Susan Rice and Colin Powell have more than one thing in common, but if things continue to move as they are now, the most historically significant one may be that they both went to the United Nations with “evidence” that got our country involved in a military conflict in a volatile part of the world, resulting in massive death and destruction – all for no good reason.
On February 5, 2003, then-Secretary of State General Colin Powell told the United Nations Security Council that Iraq possessed dangerous weapons of mass destruction and the country’s then ruler, Saddam Hussein, was hoodwinking U.N. inspectors by hiding them. It was, as Democracy Now! said last week, “a defining moment “in the Bush administration’s push to invade Iraq.
On February 6, 2003, Rice, then a senior fellow at the Brookings Institution, told NPR Powell “has proved that Iraq has these weapons and is hiding them, and I don’t think many informed people doubted that.”
What we know now is that what the then highest-ranking African American official in the Bush Administration said was not true. I recall the day NBA great Charles Barkley was asked what was the question of the day and answered “Where are the weapons of mass destruction?”
Turned out there were none.
It was what the New York Times last week termed, “the fiasco of nonexistent weapons of mass destruction in Iraq”
In the end it didn’t matter much. It was the U.S. public and much of the international community that had been hoodwinked. The U.S. invaded Iraq, overthrew Hussein and set in motion a decade-long war that resulted on 0ver 4,440 U.S. troops deaths, over 32,000 seriously wounded. Over 235 are reported to have taken their own lives while deployed. More than 100,000 Iraqi civilians lost their lives and 1.6. million were displaced from their homes. All at the cost of over $I trillion.
Last week, Powell’s former aide, Col. Lawrence Wilkerson, who prepared the U.N. speech, told Democracy Now!, “I don’t believe the hype about that presentation having been the ultimate presentation… that led us to war with Iraq…George W. Bush, Dick Cheney and others had decided to go to war with Iraq long before Colin Powell gave that presentation.”
“Frankly, we were all wrong,” said Wilkerson. “Was the intelligence politicized in addition to being wrong at its roots? Absolutely.”
When Powell gave his UN presentation there were already serious questions raised, even in the mainstream mass media, about the sources of the evidence for weapons of mass destruction in Iraq, including shadowy figures in the world of international intrigue, like Rafid Ahmed Alwan al-Janabi, aka “Curveball,” who later admitted he lied.
In March 2003, Hans Blix, former head of the International Atomic Energy Agency and then leader of the United Nations Monitoring, Verification and Inspection Commission, said “No evidence of proscribed activities have so far been found” in Iraq, but that the investigation would continue and could be concluded in a matter of months. However, the Bush Administration called for a halt in the diplomatic track, put together a “coalition of the willing” outside the UN, told UN weapons inspectors to leave Iraq and preceded with invasion.
Interestingly, in light of today’s front page news, on April 7, 2008, CNN quoted Blix as saying he suspected his home and office were bugged by the United States.

:: Activity ::
Please give the date on which, according to the passage, Colin Powell told the United Nations Security Council that Iraq possessed weapons of mass destruction.

:: Material supplied ::
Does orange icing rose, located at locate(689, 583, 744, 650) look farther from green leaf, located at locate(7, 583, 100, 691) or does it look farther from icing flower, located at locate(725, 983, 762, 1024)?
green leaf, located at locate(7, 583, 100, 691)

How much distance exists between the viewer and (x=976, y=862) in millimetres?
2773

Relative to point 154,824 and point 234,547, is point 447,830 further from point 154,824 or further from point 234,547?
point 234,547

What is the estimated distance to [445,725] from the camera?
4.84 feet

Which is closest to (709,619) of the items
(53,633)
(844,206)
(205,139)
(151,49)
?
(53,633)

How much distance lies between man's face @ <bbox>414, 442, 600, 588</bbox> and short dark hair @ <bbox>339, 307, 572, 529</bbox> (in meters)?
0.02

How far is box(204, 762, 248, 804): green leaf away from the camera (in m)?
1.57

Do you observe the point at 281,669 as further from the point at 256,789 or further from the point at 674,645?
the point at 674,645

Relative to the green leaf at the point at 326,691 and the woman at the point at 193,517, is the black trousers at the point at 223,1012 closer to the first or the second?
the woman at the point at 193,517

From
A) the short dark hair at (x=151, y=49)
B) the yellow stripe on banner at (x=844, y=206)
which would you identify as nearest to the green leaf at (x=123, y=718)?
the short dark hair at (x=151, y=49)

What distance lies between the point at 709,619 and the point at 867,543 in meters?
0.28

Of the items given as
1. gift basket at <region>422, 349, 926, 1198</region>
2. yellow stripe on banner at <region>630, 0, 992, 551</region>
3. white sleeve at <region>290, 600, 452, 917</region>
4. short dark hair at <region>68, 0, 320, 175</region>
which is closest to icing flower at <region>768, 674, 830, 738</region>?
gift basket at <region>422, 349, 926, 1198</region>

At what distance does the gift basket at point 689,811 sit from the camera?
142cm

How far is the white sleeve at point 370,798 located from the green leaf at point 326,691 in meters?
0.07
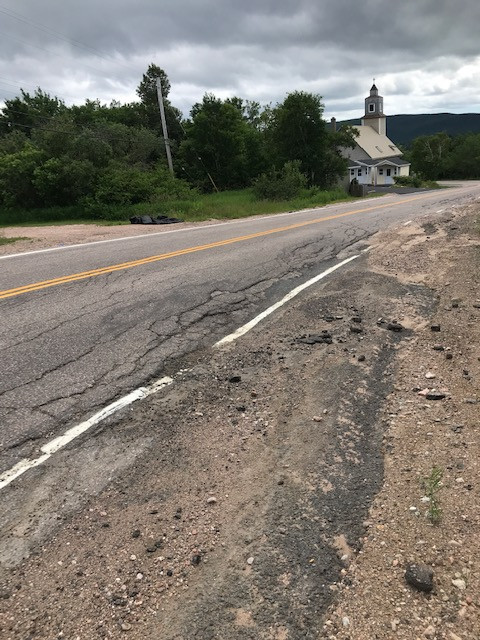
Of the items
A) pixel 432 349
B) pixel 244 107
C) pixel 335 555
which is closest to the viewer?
pixel 335 555

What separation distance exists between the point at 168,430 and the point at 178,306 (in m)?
3.12

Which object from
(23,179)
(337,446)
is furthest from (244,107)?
(337,446)

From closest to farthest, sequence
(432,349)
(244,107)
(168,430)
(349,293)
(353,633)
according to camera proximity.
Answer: (353,633) → (168,430) → (432,349) → (349,293) → (244,107)

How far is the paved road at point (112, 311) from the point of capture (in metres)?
4.16

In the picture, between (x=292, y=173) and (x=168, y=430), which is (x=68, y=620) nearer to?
(x=168, y=430)

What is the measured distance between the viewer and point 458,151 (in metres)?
91.9

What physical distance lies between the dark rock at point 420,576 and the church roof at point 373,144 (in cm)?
Result: 8244

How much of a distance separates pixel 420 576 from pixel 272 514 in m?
0.92

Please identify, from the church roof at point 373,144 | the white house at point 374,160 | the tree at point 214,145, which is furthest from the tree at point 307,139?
the church roof at point 373,144

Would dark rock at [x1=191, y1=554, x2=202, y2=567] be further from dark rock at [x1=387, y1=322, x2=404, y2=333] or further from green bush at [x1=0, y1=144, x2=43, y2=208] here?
green bush at [x1=0, y1=144, x2=43, y2=208]

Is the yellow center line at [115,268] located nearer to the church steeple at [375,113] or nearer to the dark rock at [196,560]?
the dark rock at [196,560]

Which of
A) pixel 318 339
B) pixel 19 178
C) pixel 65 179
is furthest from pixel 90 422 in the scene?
pixel 19 178

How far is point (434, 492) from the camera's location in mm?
2951

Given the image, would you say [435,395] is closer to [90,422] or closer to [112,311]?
[90,422]
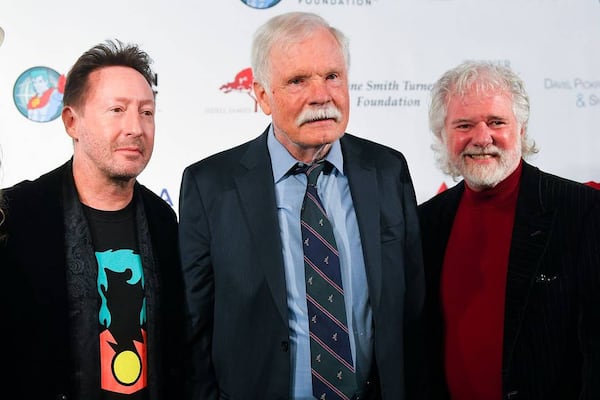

:: Task output ::
February 5, 2003.